Data listing:
==========

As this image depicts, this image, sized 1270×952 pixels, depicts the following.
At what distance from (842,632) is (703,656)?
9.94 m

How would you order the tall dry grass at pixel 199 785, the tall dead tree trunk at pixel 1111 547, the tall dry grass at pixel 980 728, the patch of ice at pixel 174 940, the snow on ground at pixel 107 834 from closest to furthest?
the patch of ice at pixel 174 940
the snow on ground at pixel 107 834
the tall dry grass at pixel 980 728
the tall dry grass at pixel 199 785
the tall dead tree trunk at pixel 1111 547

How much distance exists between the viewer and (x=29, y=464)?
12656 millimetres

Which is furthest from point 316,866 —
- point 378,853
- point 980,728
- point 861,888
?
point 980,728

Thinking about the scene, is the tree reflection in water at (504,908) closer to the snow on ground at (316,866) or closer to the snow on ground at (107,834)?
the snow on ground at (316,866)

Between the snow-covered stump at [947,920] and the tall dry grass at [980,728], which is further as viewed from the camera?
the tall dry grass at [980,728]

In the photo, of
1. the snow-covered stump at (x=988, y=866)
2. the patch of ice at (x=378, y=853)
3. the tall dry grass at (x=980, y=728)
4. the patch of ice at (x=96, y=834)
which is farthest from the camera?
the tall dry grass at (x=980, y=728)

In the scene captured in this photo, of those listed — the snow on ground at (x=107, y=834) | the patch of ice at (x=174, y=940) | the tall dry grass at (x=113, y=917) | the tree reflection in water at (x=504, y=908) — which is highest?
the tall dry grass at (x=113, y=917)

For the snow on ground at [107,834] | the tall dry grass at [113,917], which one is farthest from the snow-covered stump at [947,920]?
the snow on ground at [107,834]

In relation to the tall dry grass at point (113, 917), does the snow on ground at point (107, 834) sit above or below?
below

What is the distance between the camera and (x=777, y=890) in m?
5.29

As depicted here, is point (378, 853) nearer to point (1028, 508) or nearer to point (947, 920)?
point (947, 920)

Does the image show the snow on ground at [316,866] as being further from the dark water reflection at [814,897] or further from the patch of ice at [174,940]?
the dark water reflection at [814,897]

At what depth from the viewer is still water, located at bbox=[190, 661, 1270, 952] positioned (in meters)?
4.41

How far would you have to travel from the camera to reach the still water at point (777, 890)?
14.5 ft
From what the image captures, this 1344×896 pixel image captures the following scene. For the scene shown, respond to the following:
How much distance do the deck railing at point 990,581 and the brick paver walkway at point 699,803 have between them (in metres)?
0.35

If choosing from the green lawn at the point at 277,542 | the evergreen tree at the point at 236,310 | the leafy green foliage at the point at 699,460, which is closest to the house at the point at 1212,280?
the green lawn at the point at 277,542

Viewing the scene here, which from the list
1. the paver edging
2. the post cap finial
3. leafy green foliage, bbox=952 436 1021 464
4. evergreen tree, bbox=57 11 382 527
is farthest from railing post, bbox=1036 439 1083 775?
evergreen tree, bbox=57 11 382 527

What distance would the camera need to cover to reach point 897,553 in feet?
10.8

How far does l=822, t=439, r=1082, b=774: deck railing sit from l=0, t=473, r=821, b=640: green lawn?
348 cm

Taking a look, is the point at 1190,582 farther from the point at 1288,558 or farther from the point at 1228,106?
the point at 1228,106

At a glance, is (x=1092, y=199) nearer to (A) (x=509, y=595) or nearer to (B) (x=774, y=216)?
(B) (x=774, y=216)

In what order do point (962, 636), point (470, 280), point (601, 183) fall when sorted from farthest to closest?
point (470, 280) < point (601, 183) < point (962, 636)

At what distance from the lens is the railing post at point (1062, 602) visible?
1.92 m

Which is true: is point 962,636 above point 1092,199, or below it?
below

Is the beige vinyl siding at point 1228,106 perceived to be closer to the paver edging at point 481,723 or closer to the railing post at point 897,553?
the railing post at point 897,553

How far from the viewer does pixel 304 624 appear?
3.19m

==========

> **PROBLEM TO WORK ON**
Copy the listing above line for line, without changing a word.

> **TASK OUTPUT**
As this image depicts, this image, sized 1270×952 pixels, depicts the following.
At what distance from (842,632) is (703,656)?
9.94 m

How would you order the tall dry grass at pixel 199 785, the tall dead tree trunk at pixel 1111 547, the tall dry grass at pixel 980 728, the patch of ice at pixel 174 940, the snow on ground at pixel 107 834 from closest to furthest?
the patch of ice at pixel 174 940
the snow on ground at pixel 107 834
the tall dry grass at pixel 980 728
the tall dry grass at pixel 199 785
the tall dead tree trunk at pixel 1111 547

How much distance exists between the viewer and (x=29, y=464)?
12656 millimetres

Which is furthest from point 316,866 —
- point 378,853
- point 980,728
- point 861,888
?
point 980,728

Thinking about the scene, is the tree reflection in water at (504,908) closer to the snow on ground at (316,866) or closer to the snow on ground at (107,834)?
the snow on ground at (316,866)

Between the snow-covered stump at [947,920] and the tall dry grass at [980,728], which is further as viewed from the camera?
the tall dry grass at [980,728]

In the photo, of
1. the snow-covered stump at (x=988, y=866)
2. the patch of ice at (x=378, y=853)
3. the tall dry grass at (x=980, y=728)
4. the patch of ice at (x=96, y=834)
which is farthest from the camera?
the tall dry grass at (x=980, y=728)

In the scene captured in this photo, of those listed — the snow on ground at (x=107, y=834) | the patch of ice at (x=174, y=940) | the tall dry grass at (x=113, y=917) | the tree reflection in water at (x=504, y=908) — which is highest?
the tall dry grass at (x=113, y=917)

For the snow on ground at [107,834] | the tall dry grass at [113,917], which one is farthest from the snow-covered stump at [947,920]?
the snow on ground at [107,834]

In relation to the tall dry grass at point (113, 917), does the snow on ground at point (107, 834) sit above or below?
below

What is the distance between the camera and (x=777, y=890) in m?
5.29

As depicted here, is point (378, 853) nearer to point (1028, 508) or nearer to point (947, 920)?
point (947, 920)

Does the image show the snow on ground at [316,866] as being further from the dark water reflection at [814,897] or further from the patch of ice at [174,940]?
the dark water reflection at [814,897]

At what depth from the viewer is still water, located at bbox=[190, 661, 1270, 952] positioned (in meters)?
4.41

How far would you have to travel from the camera to reach the still water at point (777, 890)?
14.5 ft
From what the image captures, this 1344×896 pixel image captures the following scene. For the scene shown, respond to the following:
How much distance do the deck railing at point 990,581 and the brick paver walkway at point 699,803 have between them (in metres)?
0.35

If choosing from the green lawn at the point at 277,542 | the evergreen tree at the point at 236,310 | the leafy green foliage at the point at 699,460, which is closest to the house at the point at 1212,280?
the green lawn at the point at 277,542

Viewing the scene here, which from the list
1. the paver edging
2. the post cap finial
3. leafy green foliage, bbox=952 436 1021 464
4. evergreen tree, bbox=57 11 382 527
is farthest from railing post, bbox=1036 439 1083 775?
evergreen tree, bbox=57 11 382 527

What distance would the camera need to cover to reach point 897,553 in feet?
10.8

How far does l=822, t=439, r=1082, b=774: deck railing sit from l=0, t=473, r=821, b=640: green lawn?
348 cm

Taking a look, is the point at 1190,582 farther from the point at 1288,558 or farther from the point at 1228,106?
the point at 1228,106

At a glance, is (x=1092, y=199) nearer to (A) (x=509, y=595) or nearer to (B) (x=774, y=216)?
(B) (x=774, y=216)

In what order do point (962, 636), point (470, 280), point (601, 183) fall when sorted from farthest to closest?
point (470, 280) < point (601, 183) < point (962, 636)

At what distance from the lens is the railing post at point (1062, 602) visible?
1.92 m

Which is true: is point 962,636 above point 1092,199, or below it?
below

Is the beige vinyl siding at point 1228,106 perceived to be closer to the paver edging at point 481,723 or closer to the railing post at point 897,553?
the railing post at point 897,553

How far from the viewer does pixel 304 624 appear?
3.19m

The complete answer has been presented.